- What is needed -
Read the data, and whenever a line holds the word "this", report that line.

[Stored items]

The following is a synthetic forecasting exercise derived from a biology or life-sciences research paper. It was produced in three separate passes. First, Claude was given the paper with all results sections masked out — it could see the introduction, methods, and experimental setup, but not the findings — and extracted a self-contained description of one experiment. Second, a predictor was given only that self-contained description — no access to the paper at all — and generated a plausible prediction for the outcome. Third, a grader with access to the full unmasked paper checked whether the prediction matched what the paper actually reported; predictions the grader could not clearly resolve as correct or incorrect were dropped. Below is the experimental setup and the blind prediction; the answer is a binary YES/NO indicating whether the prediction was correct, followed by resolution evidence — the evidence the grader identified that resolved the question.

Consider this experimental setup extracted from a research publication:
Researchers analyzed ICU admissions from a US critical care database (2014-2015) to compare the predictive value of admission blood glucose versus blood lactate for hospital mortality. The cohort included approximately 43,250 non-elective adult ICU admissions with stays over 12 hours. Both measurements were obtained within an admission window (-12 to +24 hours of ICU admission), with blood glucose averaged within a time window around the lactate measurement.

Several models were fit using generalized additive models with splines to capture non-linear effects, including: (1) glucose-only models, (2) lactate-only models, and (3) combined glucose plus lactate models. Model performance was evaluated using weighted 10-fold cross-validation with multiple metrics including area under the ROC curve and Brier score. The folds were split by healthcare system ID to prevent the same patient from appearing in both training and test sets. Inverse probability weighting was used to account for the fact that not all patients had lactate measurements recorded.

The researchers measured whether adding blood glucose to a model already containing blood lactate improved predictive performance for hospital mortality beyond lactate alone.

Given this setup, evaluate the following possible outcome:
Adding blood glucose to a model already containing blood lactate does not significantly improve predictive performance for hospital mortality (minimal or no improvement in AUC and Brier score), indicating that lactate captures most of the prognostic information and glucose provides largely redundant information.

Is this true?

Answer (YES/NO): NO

- Task response -
Consider this experimental setup extracted from a research publication:
Given this setup, evaluate the following possible outcome:
Is this true?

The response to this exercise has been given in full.